Prompt 1 =
Reproduce the records from the line containing "Examining what is" through the end of the records, and omit the pictures from your answer.

Max I think the factor for you is the e85. That will skew your actual power output vs Maf reading. In other words with e85 you can make more power with the same amount of air.

The reading is pretty damn close. When I ran a S4 maf I hit 305g/s peak. 
305/.8= 381.25 CRANK HP
now lets assume 15% drivetraing loss for my FWD GTI
381.25 CRANK HP*.15(drivetrain loss) = 57.19hp

381.25 CRANK HP-57.19hp = 324.06 whp

My dyno at the time was exactly that. 324whp. I'd say its pretty damn close.


----------



## checcoa3 (Sep 15, 2011)

what is e85?


----------



## Budsdubbin (Jul 14, 2008)

spartiati said:


> Max I think the factor for you is the e85. That will skew your actual power output vs Maf reading. In other words with e85 you can make more power with the same amount of air.
> 
> The reading is pretty damn close. When I ran a S4 maf I hit 305g/s peak.
> 305/.8= 381.25 BHP
> ...




I'm not sure if I understand how does 305.8 = 381.25 Bhp. I was under the impression that MAF readings correspond directly to crank hp.

Data section =
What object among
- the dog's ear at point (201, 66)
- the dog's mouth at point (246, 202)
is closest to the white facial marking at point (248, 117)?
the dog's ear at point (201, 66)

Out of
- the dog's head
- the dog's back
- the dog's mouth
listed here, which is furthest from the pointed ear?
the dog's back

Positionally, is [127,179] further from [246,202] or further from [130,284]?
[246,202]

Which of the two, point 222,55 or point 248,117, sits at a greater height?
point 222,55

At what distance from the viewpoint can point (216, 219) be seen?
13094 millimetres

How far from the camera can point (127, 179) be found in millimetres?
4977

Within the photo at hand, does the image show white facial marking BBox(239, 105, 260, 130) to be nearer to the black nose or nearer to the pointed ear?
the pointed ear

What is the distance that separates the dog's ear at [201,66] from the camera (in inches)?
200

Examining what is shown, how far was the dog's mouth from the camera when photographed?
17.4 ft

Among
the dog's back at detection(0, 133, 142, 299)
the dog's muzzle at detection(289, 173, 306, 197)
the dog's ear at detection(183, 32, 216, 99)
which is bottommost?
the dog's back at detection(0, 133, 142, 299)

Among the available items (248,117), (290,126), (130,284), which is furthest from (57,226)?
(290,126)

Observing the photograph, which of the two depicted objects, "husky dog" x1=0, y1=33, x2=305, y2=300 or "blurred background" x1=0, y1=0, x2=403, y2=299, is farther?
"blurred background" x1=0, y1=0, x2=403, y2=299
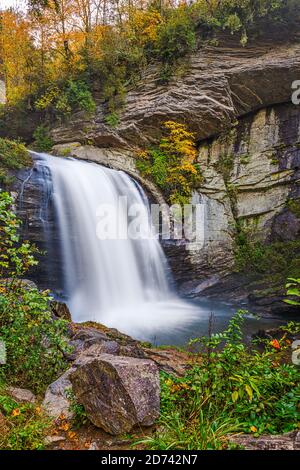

Prompt 2 =
Pick up the forum thread on MAF readings and horsepower where it stops, and continue it.

Written reply 1 =
Examining what is shown, how far was the dog's mouth from the camera when photographed?
17.4 ft

Among
the dog's back at detection(0, 133, 142, 299)
the dog's muzzle at detection(289, 173, 306, 197)
the dog's ear at detection(183, 32, 216, 99)
which is bottommost?
the dog's back at detection(0, 133, 142, 299)

Among the available items (248,117), (290,126), (130,284), which is furthest from (57,226)?
(290,126)

Observing the photograph, which of the two depicted objects, "husky dog" x1=0, y1=33, x2=305, y2=300 or "blurred background" x1=0, y1=0, x2=403, y2=299, is farther?
"blurred background" x1=0, y1=0, x2=403, y2=299

Written reply 2 =
----------



## spartiati (May 19, 2008)

sorry that was before my cup of coffee in the morning. Yes that's what I meant. Lol. I'm a zombie until I get my "fix" haha...

corrected now.


----------



## MidnightG60 (Aug 16, 2004)

Back from the dead but...

Just did my initial logging for my stage 1 Motoza Tune. Best maf reading was 154.41 gs which equals 193 crank HP. Not too shabby for the base tune and stock intake/cat/dp. :thumbup:

Only mods are panel K&N filter, reversed 710N, and newest revision N75. 

Excited to see what the next revision of the tune will put out on 91...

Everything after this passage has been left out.